I will continue to work with my colleagues at the Department of Health and Social Care to ensure that screening services are prioritised to help people to get the care that they need. I will continue to monitor this issue closely.
The National Health Service Breast Screening Programme in England offers all women between the ages of 50 and 70 the opportunity to be screened every three years for breast cancer. These screenings play a key part in the early diagnosis of breast cancer, which is central to the Government’s ambition of achieving world-class cancer outcomes. You may be encouraged to hear that the NHS is trialling expanding compulsory screening to women aged between 47 and 73. This trial began in 2009 and is expected to run until the mid-2020s, until the NHS has sufficient information to understand its effectiveness.
With regard to after care, I am glad that the NHS is committed to ensuring that people live well with and beyond cancer, which remains a priority area within the Cancer Strategy. As I understand, NHS England are reviewing good practice approaches to reduce and manage the long term consequences of cancer treatments.
Furthermore, I completely understand concerns about the availability of breast reconstruction for women recovering from breast cancer. For many, this is an absolutely essential part of their recovery, and I am encouraged to hear that NHS England is working closely with local providers to ensure consistent care is available to all women in the country, in line with the guidance from the NHS’s Clinical Expert Group for Breast Cancer.
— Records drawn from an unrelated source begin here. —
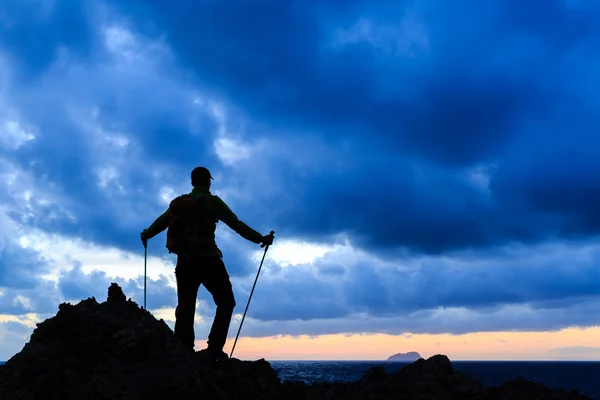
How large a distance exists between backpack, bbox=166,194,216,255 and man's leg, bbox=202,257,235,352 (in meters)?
0.34

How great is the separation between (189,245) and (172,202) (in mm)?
768

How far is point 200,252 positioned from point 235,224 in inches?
29.7

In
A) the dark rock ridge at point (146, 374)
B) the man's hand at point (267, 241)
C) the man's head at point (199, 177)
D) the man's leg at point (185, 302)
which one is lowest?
the dark rock ridge at point (146, 374)

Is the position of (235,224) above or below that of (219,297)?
above

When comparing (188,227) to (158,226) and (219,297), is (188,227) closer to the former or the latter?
(158,226)

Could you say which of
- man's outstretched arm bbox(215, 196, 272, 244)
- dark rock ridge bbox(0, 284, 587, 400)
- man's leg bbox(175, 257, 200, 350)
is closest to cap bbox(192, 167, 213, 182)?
man's outstretched arm bbox(215, 196, 272, 244)

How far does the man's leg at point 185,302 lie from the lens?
927 centimetres

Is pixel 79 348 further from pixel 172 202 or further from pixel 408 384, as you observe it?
pixel 408 384

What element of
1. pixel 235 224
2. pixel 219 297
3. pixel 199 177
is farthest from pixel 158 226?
pixel 219 297

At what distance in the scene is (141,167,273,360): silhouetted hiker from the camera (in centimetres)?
913

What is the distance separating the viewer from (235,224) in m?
9.45

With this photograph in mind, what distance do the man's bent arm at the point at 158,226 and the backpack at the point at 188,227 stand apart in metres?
0.64

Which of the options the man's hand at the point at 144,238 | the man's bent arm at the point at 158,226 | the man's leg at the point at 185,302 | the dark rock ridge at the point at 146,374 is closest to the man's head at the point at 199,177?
the man's bent arm at the point at 158,226

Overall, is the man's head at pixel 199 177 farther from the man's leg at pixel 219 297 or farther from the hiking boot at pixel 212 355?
the hiking boot at pixel 212 355
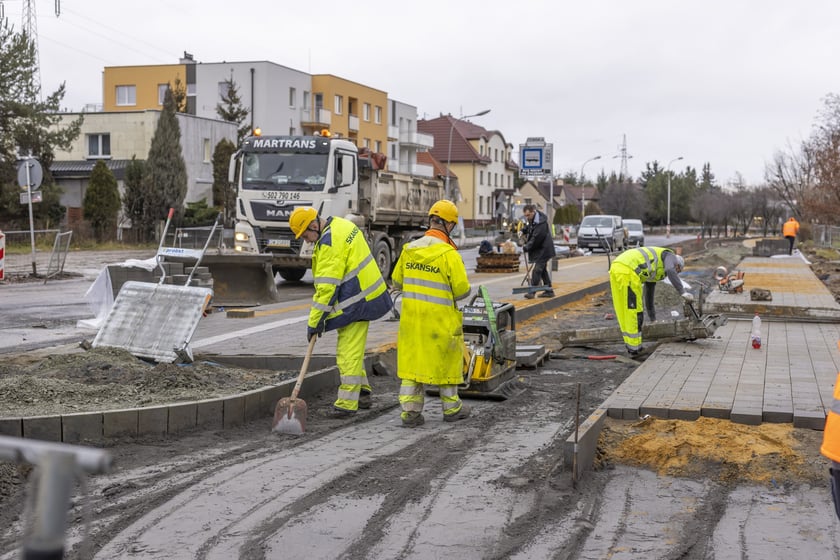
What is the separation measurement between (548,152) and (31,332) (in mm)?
14082

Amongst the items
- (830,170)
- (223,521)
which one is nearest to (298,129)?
(830,170)

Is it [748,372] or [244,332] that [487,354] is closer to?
[748,372]

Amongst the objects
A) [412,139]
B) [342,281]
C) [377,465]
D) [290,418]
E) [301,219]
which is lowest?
[377,465]

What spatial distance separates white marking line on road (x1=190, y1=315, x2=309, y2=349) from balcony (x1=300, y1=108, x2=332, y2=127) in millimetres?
47213

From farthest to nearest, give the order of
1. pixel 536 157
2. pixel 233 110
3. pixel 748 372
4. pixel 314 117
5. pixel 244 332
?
pixel 314 117 < pixel 233 110 < pixel 536 157 < pixel 244 332 < pixel 748 372

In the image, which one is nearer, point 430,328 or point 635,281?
point 430,328

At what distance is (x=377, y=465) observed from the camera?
20.1ft

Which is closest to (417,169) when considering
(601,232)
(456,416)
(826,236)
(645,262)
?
(601,232)

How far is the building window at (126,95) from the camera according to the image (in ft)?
198

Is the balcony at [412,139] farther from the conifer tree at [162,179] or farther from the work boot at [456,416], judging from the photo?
the work boot at [456,416]

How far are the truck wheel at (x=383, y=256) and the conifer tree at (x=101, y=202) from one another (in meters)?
19.8

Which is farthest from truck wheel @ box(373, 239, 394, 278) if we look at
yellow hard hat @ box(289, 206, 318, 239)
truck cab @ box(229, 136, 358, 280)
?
yellow hard hat @ box(289, 206, 318, 239)

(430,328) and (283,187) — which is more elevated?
(283,187)

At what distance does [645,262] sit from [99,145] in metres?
40.6
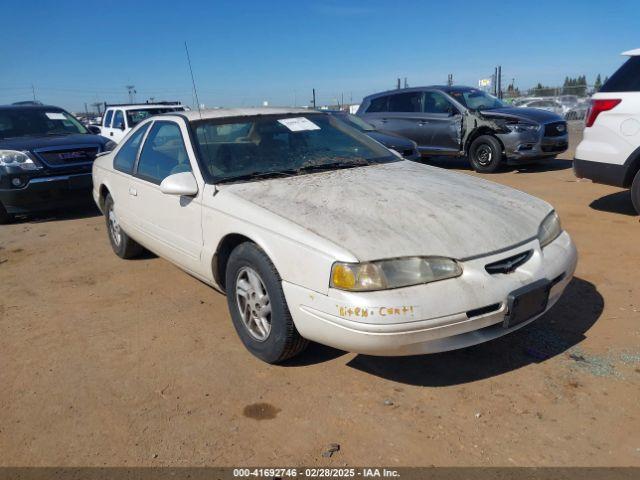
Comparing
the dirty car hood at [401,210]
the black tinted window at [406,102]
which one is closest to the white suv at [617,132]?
the dirty car hood at [401,210]

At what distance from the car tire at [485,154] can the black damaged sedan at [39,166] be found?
260 inches

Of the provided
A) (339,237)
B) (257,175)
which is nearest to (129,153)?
(257,175)

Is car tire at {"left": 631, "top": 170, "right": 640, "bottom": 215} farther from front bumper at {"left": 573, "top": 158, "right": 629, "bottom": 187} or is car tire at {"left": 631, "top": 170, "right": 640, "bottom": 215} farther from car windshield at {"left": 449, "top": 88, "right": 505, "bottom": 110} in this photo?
car windshield at {"left": 449, "top": 88, "right": 505, "bottom": 110}

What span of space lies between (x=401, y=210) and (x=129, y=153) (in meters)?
2.89

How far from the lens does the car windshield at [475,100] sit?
10.1 meters

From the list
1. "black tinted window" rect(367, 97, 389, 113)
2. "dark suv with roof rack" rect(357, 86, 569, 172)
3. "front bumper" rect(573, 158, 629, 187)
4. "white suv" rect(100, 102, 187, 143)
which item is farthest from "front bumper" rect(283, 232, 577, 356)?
"white suv" rect(100, 102, 187, 143)

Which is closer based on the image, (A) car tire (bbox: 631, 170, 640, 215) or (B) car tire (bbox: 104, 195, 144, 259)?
(B) car tire (bbox: 104, 195, 144, 259)

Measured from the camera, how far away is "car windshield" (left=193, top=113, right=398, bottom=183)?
347 cm

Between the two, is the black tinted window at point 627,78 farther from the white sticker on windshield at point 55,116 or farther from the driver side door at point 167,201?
the white sticker on windshield at point 55,116

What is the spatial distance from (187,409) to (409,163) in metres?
2.42

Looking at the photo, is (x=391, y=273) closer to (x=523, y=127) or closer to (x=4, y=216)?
(x=4, y=216)

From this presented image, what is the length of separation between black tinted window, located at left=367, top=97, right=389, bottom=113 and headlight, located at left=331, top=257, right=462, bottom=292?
9.53m

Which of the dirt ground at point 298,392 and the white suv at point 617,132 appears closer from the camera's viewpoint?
the dirt ground at point 298,392

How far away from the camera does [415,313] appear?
237 centimetres
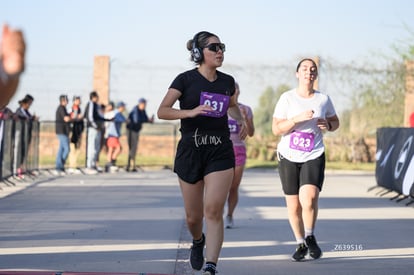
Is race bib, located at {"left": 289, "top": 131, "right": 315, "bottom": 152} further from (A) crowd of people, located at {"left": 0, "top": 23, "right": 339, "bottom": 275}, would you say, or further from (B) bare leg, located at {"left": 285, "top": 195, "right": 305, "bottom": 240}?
(B) bare leg, located at {"left": 285, "top": 195, "right": 305, "bottom": 240}

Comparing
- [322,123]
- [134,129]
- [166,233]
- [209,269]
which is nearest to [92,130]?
[134,129]

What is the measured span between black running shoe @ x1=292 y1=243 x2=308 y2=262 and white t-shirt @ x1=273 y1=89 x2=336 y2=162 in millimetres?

I also welcome that the NICE guidance on breast cancer contains detailed guidelines for breast reconstruction.
I am encouraged that, as part of the annual £1 billion funding for the National Institute for Health Research (NIHR) from the Government each year, £882 million has been spent on cancer research since 2010 through the NIHR, with annual spending on cancer research up by over £35 million since 2010. I also recognise the indispensable contribution made by charities in driving forward research into cancer, with Cancer Research UK alone spending £45 million on breast cancer over the last financial year.
While I understand that some trials have paused during the coronavirus pandemic, I welcome news that the NIHR and Clinical Research Network are working to support trials to restart, including through the NIHR's Framework for Restart.
However, I understand the frustration that Sacituzumab Govitecan, also known as Trodelvy, is not yet available in our country and that is why I am pleased that we have moved closer to that point now that Trodelvy has been licensed through Project Orbis for use in the UK. The National Institute for Health and Care Excellence (NICE) is responsible for developing guidance for individual medicines and following discussion with Gilead, the manufacturer of Trodelvy, NICE has been able to accelerate its appraisal and now expects to issue guidance in June 2022, with draft guidance expected in April 2022. While I will not be signing EDM 419 rest assured, however, that I will be keeping a close eye on this issue.
Finally, I congratulate Breast Cancer Now and Breast Cancer Care for all of their work raising awareness of breast cancer.